Margin will be the Grinch that steals Christmas as 'discount chicken' joins turkey on the retail Holiday menu

Stuart Lauchlan Profile picture for user slauchlan November 21, 2022
Summary:
Rob Garf, General Manager of Salesforce Retail, highlights some transformative shifts in digital retail as the sector enters its most important few weeks of the year.

Garf at Shop.org 17
Rob Garf

Retail sort of stumbled out of the holiday gate, if you will, globally.

It’s the start of the ‘most wonderful time of the year’ (apparently) and the period when the retail sector is looking for the most cheer. That could be thin on the ground in 2022 with both retailers and consumer facing significant headwinds this Holiday season.
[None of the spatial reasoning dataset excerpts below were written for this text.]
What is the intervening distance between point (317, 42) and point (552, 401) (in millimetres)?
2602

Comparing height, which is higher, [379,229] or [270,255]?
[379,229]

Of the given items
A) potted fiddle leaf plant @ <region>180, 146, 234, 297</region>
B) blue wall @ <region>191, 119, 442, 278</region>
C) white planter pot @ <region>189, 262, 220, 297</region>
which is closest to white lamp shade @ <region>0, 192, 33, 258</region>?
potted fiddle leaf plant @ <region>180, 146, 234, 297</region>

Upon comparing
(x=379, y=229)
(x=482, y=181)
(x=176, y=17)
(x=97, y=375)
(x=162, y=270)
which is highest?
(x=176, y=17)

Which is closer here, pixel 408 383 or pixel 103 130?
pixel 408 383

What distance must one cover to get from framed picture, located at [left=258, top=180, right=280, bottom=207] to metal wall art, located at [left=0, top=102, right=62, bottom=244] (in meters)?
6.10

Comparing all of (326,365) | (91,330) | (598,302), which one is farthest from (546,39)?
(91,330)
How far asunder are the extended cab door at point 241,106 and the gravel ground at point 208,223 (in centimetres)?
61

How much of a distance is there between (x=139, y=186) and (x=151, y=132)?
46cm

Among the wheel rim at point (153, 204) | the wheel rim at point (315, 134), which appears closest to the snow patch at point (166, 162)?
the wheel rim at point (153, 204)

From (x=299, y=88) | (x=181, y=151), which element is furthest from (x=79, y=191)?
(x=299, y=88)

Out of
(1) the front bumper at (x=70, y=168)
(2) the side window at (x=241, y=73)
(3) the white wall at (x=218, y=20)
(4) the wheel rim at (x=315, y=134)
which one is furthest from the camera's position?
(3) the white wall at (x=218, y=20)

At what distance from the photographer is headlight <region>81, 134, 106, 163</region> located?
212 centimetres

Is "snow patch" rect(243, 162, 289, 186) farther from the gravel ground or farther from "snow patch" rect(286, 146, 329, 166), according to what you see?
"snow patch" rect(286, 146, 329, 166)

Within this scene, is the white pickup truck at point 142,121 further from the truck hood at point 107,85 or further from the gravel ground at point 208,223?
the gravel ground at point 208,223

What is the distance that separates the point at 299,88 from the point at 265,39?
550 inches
From early October through to last week, online holiday sales are softer than last year - flat in the US and down seven percent globally. That's according to Salesforce’s Shopping Index, which analyzes the activity and online shopping statistics of more than 1.5 billion unique global shoppers from more than 64 countries.

Online traffic itself is still slightly up on last year as Cyber Week kicks off - up three percent for the US and up one percent globally - but conversion to purchases is down as shoppers returned to the physical stores after the pandemic confinements of recent years. And there aren’t as many bargains to be had - or at least, not yet. Discount rates dropped by 16% in the US and six percent globally for the following four weeks, on average, after Prime Day 2022. This was also 11% lower in the US and globally compared to a 2019 base comparison.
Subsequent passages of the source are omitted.